A few days ago, we took a look at the Bulldozer core architecture, now lets walk through the rest of the chip. With that, here are the parts that do are everything else, collective known as the uncore.
If you look at the Bulldozer die plot, you can see that the cores/modules, inclusive of L2 cache, only take up about half of the die area, the rest is called the uncore for obvious reasons. The most important part of that uncore is the integrated northbridge, basically the memory controller, L3 cache, and cache controller. The other big items include the System Request Queue (SRQ), crossbar, APICs, and the four Hypertransport (HT) controllers.
Northbridge in detail
The heart of the northbridge is the SRQ and Crossbar, together, they make sure every bit that goes on and off the CPU gets to the right place at the right time. The SRQ takes inputs from the cores, L3 cache and APICs, and makes sure nothing steps on the next request. Interestingly, it not only takes requests from the local cores, but also from remote cores via HT links.

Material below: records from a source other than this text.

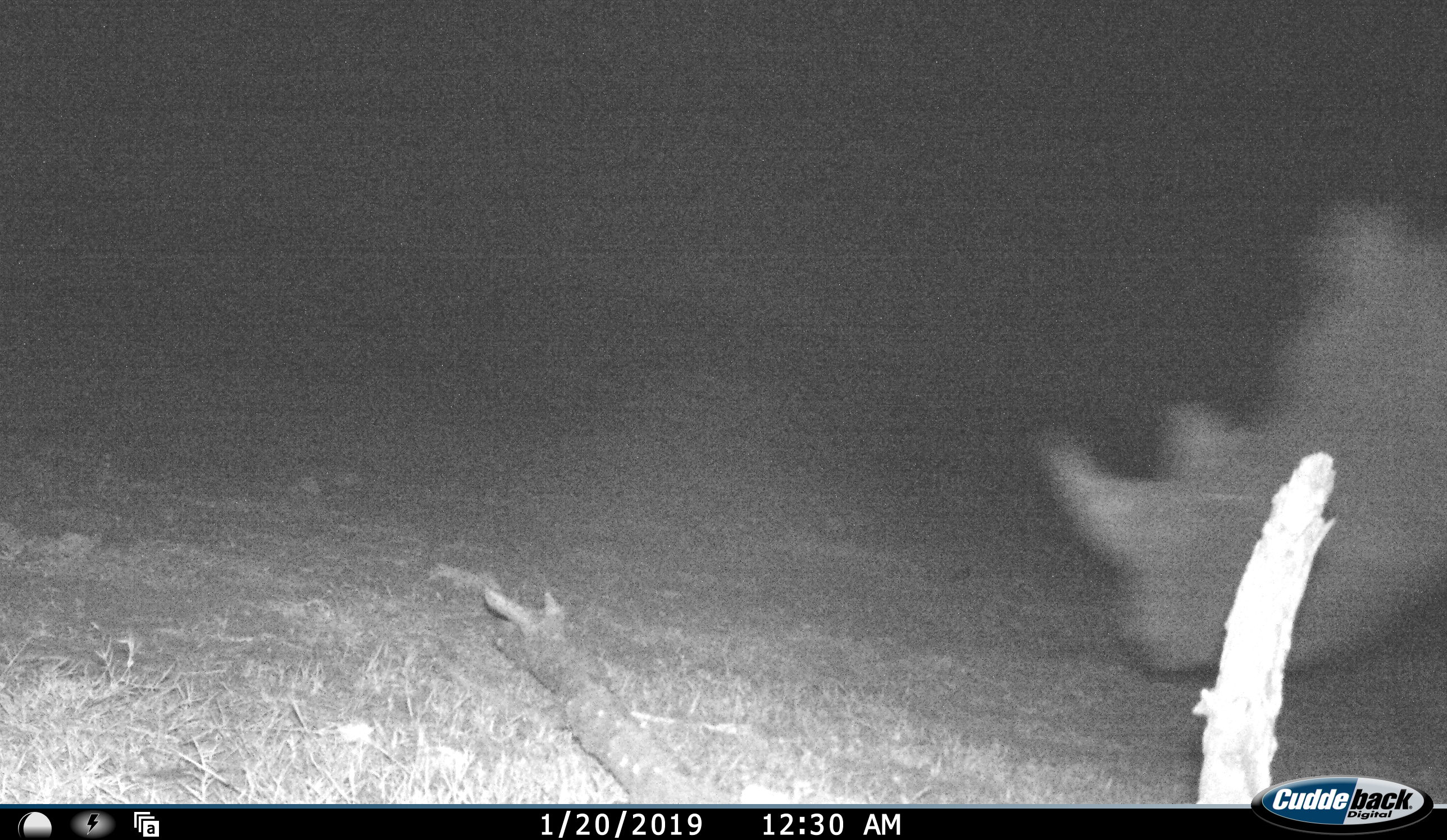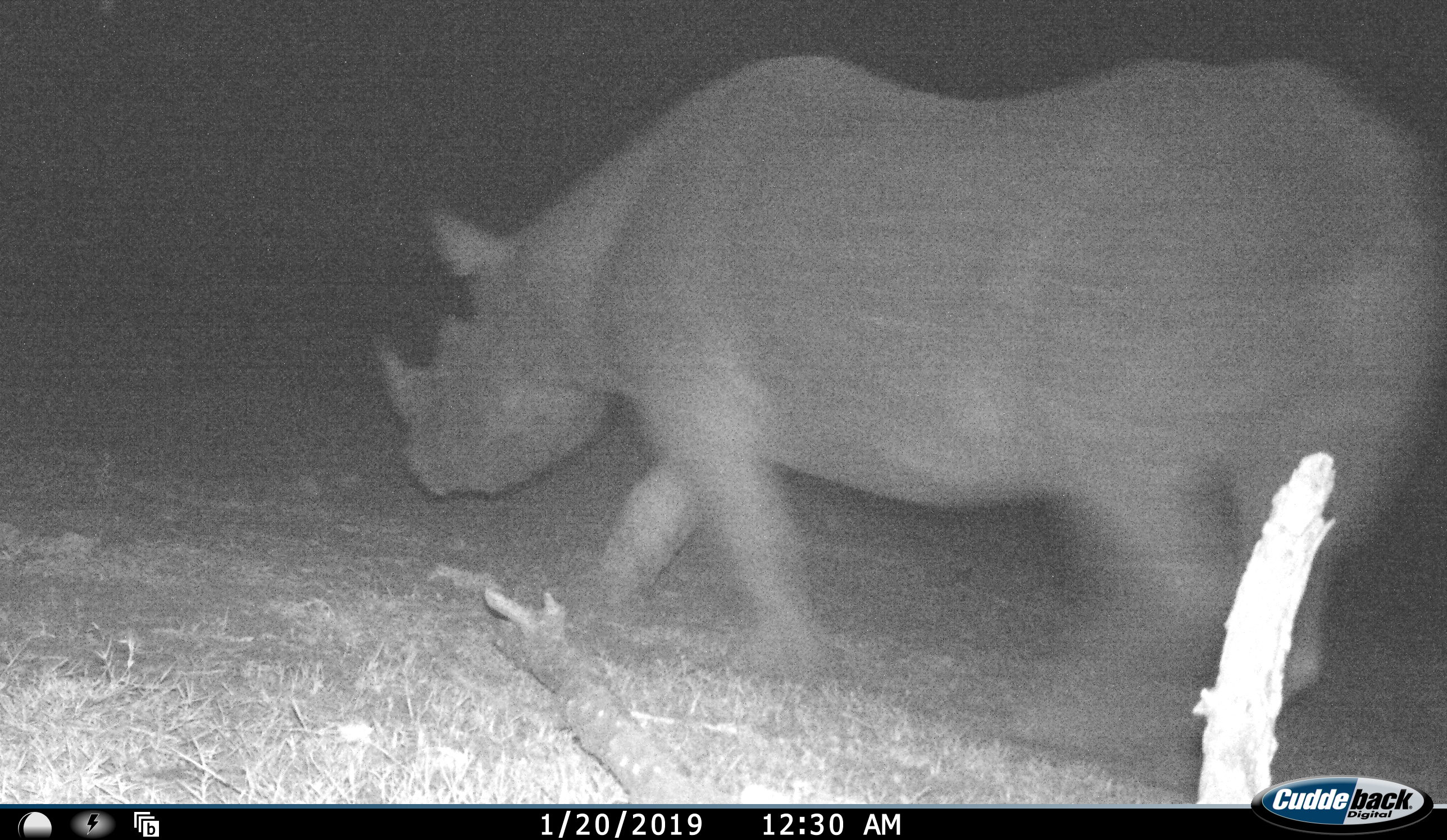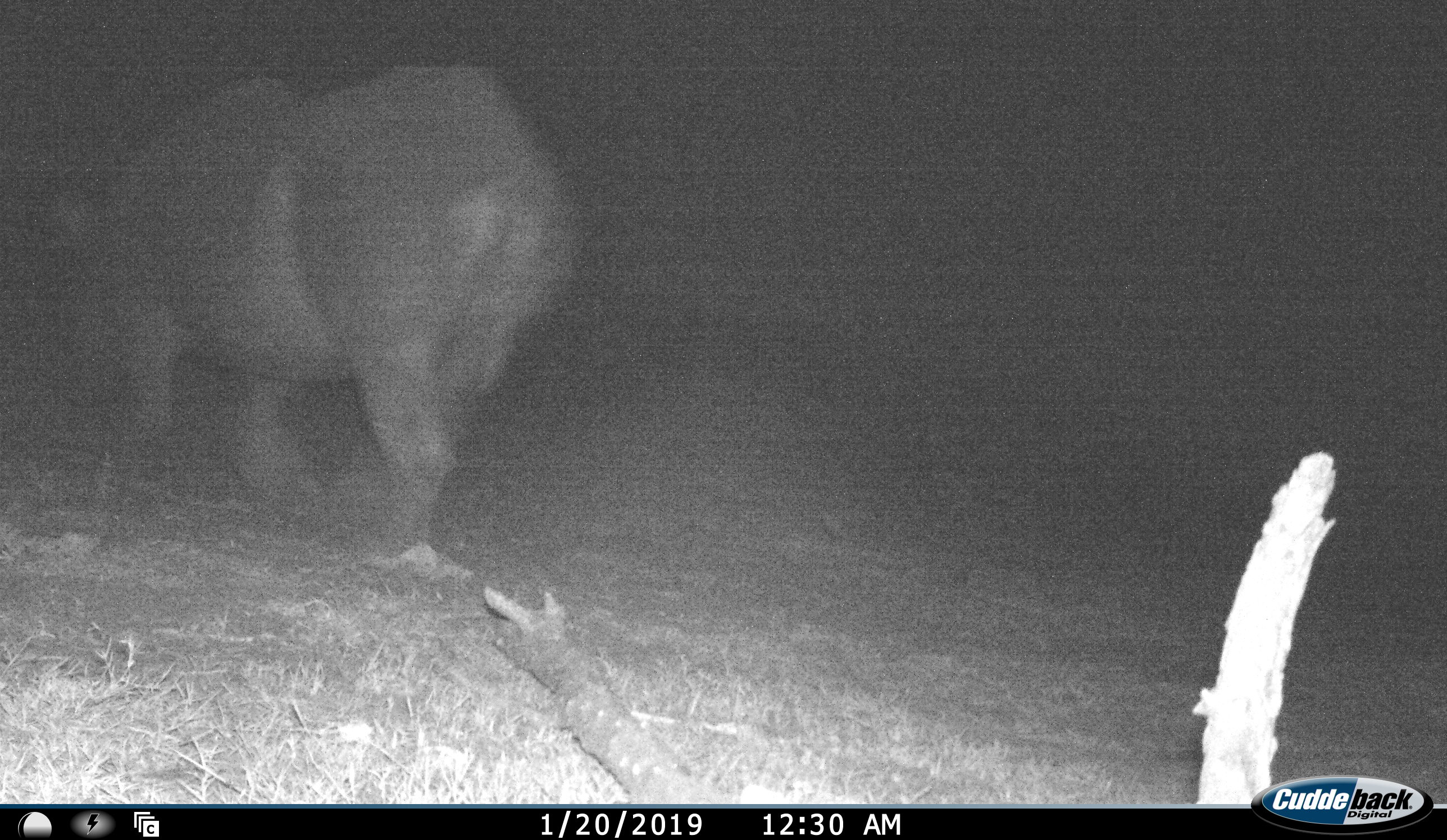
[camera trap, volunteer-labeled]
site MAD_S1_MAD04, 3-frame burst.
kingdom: Animalia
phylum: Chordata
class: Mammalia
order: Perissodactyla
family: Rhinocerotidae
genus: Ceratotherium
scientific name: Ceratotherium simum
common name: white rhinoceros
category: rhinoceroswhite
Rhinoceroswhite (white rhinoceros) (Ceratotherium simum), count 1. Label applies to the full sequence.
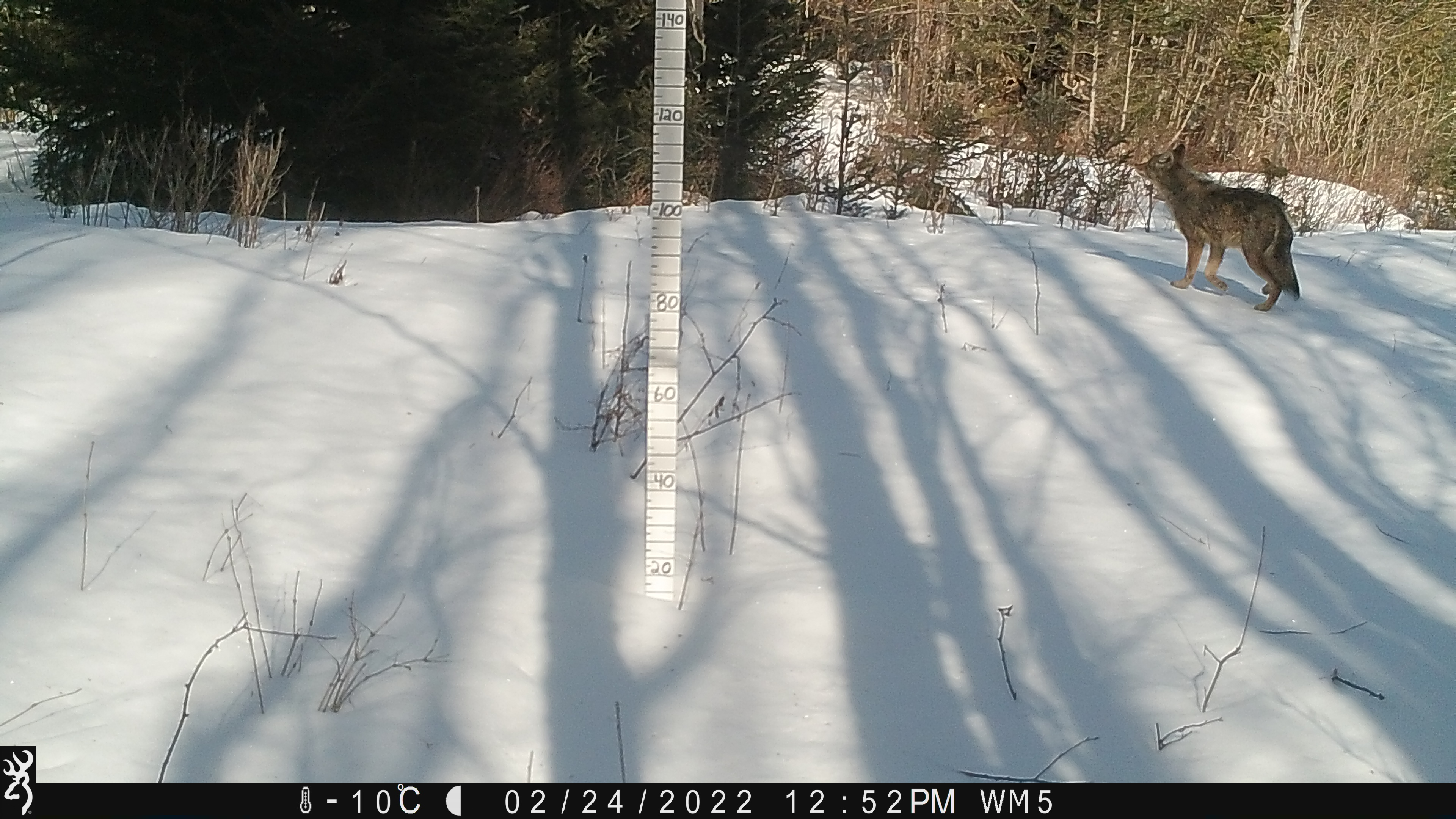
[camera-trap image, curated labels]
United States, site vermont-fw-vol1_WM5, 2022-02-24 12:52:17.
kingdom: Animalia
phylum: Chordata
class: Mammalia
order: Carnivora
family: Canidae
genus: Canis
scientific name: Canis latrans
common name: coyote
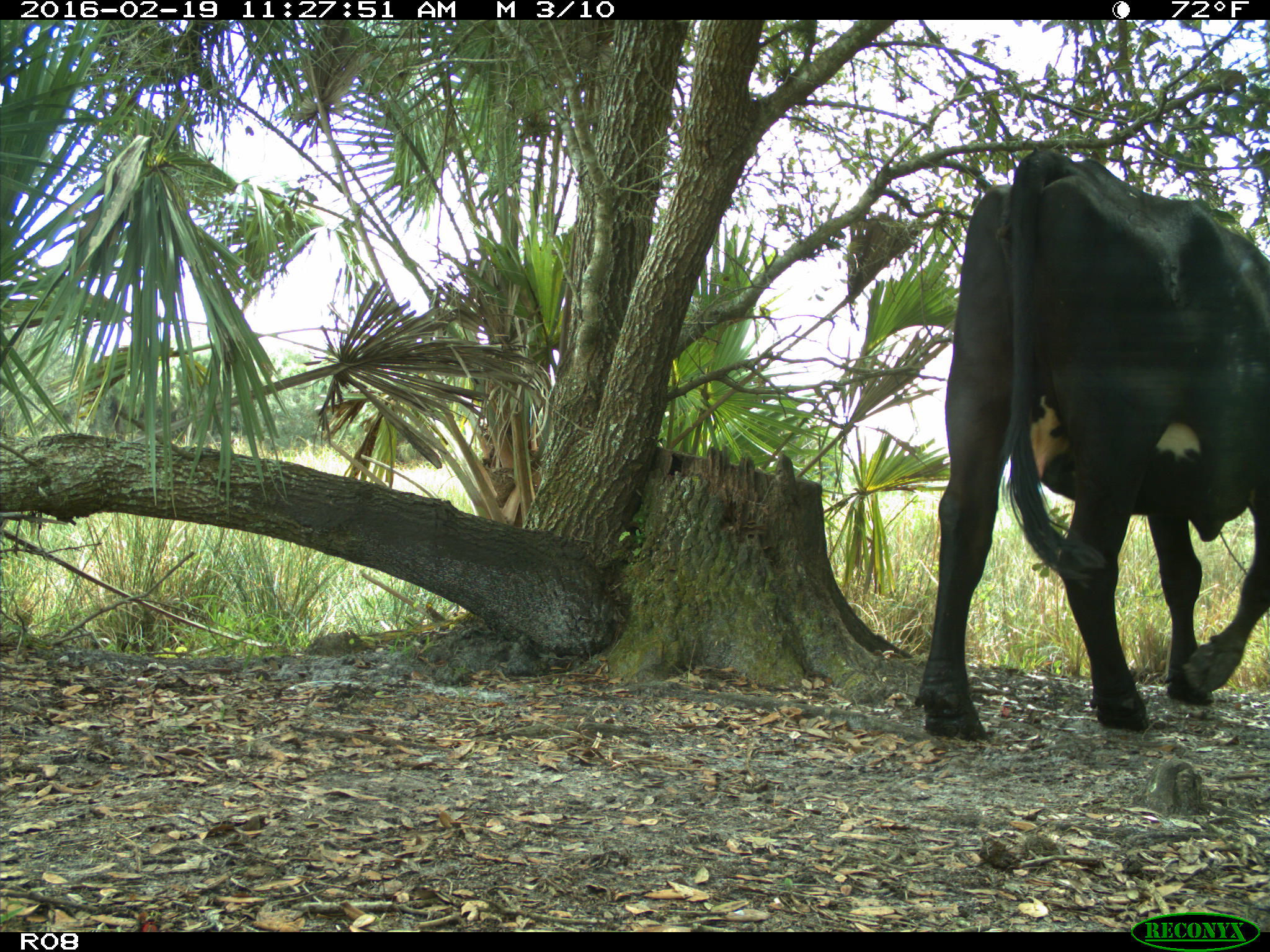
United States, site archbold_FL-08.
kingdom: Animalia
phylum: Chordata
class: Mammalia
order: Artiodactyla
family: Bovidae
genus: Bos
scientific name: Bos taurus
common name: domestic cow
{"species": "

Although it may not look like it in the diagram, if a request comes in from a remote CPU for data on locally attached memory, the SRQ will arbitrate this request, along with local requests, in whatever order AMD has deemed correct. All of these bits flow through the crossbar, something that is basically a big switch. Given how AMD broke the parts out, it looks like the crossbar is pretty ‘dumb’, all the intelligence is in the SRQ.
In multi-socket systems, this should theoretically allow quite a bit more efficiency and scaling, if the SRQ is even nominally aware of memory addresses owned locally and remotely, it can easily skip the bandwidth consuming requests to the local memory controller for addresses that are obviously not local. With luck, this will ease much of the socket scaling problems of the early K8 and K10h cores by eliminating some cache coherency traffic.
One interesting footnote here, if you take a look at the size of the uncore in Bulldozer and Intel’s Sandy Bridge, you can see that the AMD method takes a larger percentage of the die than Intel’s ring bus. How well both scale up, and what the latencies are for both schemes will have to wait until someone does head to head server benchmarks with multiple socket systems. That said, Intel’s tradeoff seems to put more of the on-chip interconnects in metal layers.
Bulldozer has two new memory controllers capable of running DDR3/1866 natively. They support unbuffered, registered, and Load Reduced DIMMs (LR-DIMMs) at 1.50, 1.35 and 1.25V. LR-DIMMs and 1.25V memory are just starting to hit the price sheets, so it looks like all of the goodies should be available in the near future. In addition to the new specs, this new controller is much more aggressive in power savings. It is heavily clock gated, and can slow down both to save power and to lower temps if something goes wrong. The list of tricks that it can pull is quite long, and this should pay dividends in the server space for light loads.
The DDR3 controllers are 72-bits wide for ECC protection, as is the L3 cache. That cache can be up to 8MB, and is physically split in to four chunks, but is seen as one block. All of addresses have the same latency unlike Sandy Bridge in which latency depends on the number of ring stops. The L3 can be partitioned to serve as a cache for coherency traffic in multi-socket systems. Depending on need, a chunk of the cache can be set aside, and the memory controllers will only put coherency data there. When in this mode, it that chunk of cache is called the probe filter, something first seem in the Istanbul chip line.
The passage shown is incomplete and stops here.